Without the pressure of a helping hand, the hook refuses to slide into place. I try to reach down and hold while pushing down in the middle, but there’s not enough leverage. I designed it to be pushed from the top and twisted, while someone holds the bottom. My arms just aren’t long enough to do both.

The second siren sounds above me.

Tie it in place.

I don’t have time to untie a shoelace and I don’t have any other string. My backpack is sitting open inside the arena, and I catch a glimpse of blue and white.

The scarf!

I make just a single overhand knot and pull it as tight as I can. From above, I make a desperate push and twist, and almost cry when the hook slides into place. I dive under and untie the scarf, then look at the watch, before I take it off and throw it out of the arena. I’d rather not have it fry on my wrist during transport.

Thirty seconds. Austin, please don’t be late.

The third siren blast begins.

If they hit the detonator at the end of the siren, transport will be ten seconds too late.

The siren continues on for longer than the earlier two.

Five, four, three

The siren stops … and then so does the world.

******

What thoughts would most people have, if they were stuck for a lifetime between clicks on the second hand of a clock?
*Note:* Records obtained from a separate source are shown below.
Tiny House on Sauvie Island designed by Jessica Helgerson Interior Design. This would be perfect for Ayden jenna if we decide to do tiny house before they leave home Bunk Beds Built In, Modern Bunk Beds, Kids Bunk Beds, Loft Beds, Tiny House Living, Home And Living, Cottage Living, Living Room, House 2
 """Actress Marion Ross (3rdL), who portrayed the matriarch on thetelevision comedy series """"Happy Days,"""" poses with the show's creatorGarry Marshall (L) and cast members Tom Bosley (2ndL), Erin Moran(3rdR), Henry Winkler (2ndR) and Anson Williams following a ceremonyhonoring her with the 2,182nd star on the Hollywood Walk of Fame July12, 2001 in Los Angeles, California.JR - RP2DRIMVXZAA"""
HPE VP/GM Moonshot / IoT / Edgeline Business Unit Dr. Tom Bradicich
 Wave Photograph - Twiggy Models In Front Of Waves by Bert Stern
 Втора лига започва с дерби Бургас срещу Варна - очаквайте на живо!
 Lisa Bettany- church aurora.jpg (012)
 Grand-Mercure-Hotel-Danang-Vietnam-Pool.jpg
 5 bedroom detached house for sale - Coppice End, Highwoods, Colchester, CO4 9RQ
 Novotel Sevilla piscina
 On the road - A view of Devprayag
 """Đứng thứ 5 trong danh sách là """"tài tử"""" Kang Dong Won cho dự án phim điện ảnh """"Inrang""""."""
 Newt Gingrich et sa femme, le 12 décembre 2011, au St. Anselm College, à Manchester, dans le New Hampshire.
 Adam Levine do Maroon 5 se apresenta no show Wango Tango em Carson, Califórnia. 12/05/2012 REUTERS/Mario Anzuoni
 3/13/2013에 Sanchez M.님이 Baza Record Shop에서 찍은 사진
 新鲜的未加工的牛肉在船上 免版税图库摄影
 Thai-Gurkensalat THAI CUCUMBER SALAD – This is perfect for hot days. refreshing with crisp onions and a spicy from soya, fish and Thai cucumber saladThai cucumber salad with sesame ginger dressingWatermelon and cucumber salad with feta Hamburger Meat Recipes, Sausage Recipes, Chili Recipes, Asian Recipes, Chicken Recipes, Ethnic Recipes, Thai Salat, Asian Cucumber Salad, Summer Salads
It doesn’t seem like there are any more puzzles for me to solve. I just need to get back and get the toxin sample to Amelia Lake, so she can create an antivenin and save the world from an attack by Five-X. How hard could that be, given all that’s happened so far?

My thoughts start to drift to Dad. It would have been nice to repeat his mission, and meet Christ face-to-face and see Him risen, rather than going on a mission where death felt so final. The images in my brain shift to those who died in front of me in their horrible metal apartments made from shipping containers. I study their faces in my mind until I’ve pictured every detail. I listen to their screams of pain, and their pleas for mercy. When I get to Jordan, looking at me wild-eyed and saying “You’re the cure,” I can’t take anymore.

I was the cure for all of those people. My body had everything they needed to save billions of lives, and all I could do was save Jordan. Maybe my mission was even worse than watching a crucifixion. Maybe the choices I had to make were just as hard as the ones Dad had to make. Maybe they were even harder.

I find myself again standing on a rock with Dad in a rain of puzzle pieces. I’ll never think of that day as one where Dad was disappointed in me again. He was sad because he didn’t know if I’d survive the mission he knew I was destined to undertake.

Or did he?

Dad knew there was something significant under The Tombstone. Could he have dug it out before me and opened the box? Finding the same straight piece of metal, exactly when and where I needed to be - twice - was pretty convenient. Was it there the second time because I used it to tip the elevator? Or did Dad also use it, and leave it there for me?

If Dad knew I was going to return, then what was making him sad?

The puzzle piece rain continues to fall and, without realizing it, I begin to cry. I look up and find that Dad is crying too. Our teardrops join the rain, and fall as puzzle pieces. I watch as the drops form a puzzle on the ground.There are missing pieces, which are being filled in as we cry.

Why must the puzzles of my life be filled in with tears?

The picture is of Christ, hanging on a cross, with Dad standing nearby, crying … with joy. The picture suddenly shifts to Dad being tortured between two posts inside the mountain. This time it’s Jesus who is standing nearby, crying with joy.

The strength of Dad’s faith has nothing to do with the fact that he met Jesus face-to face. The strength comes from their relationship.

The section of the picture showing Dad blurs, but Jesus remains clear. He’s still crying, but I can’t see who he’s crying for anymore. Whoever it is, Jesus wants a deeper relationship with them. Then I catch a glimpse of red hair.

It’s me. Jesus is crying because He wants a deeper relationship with me.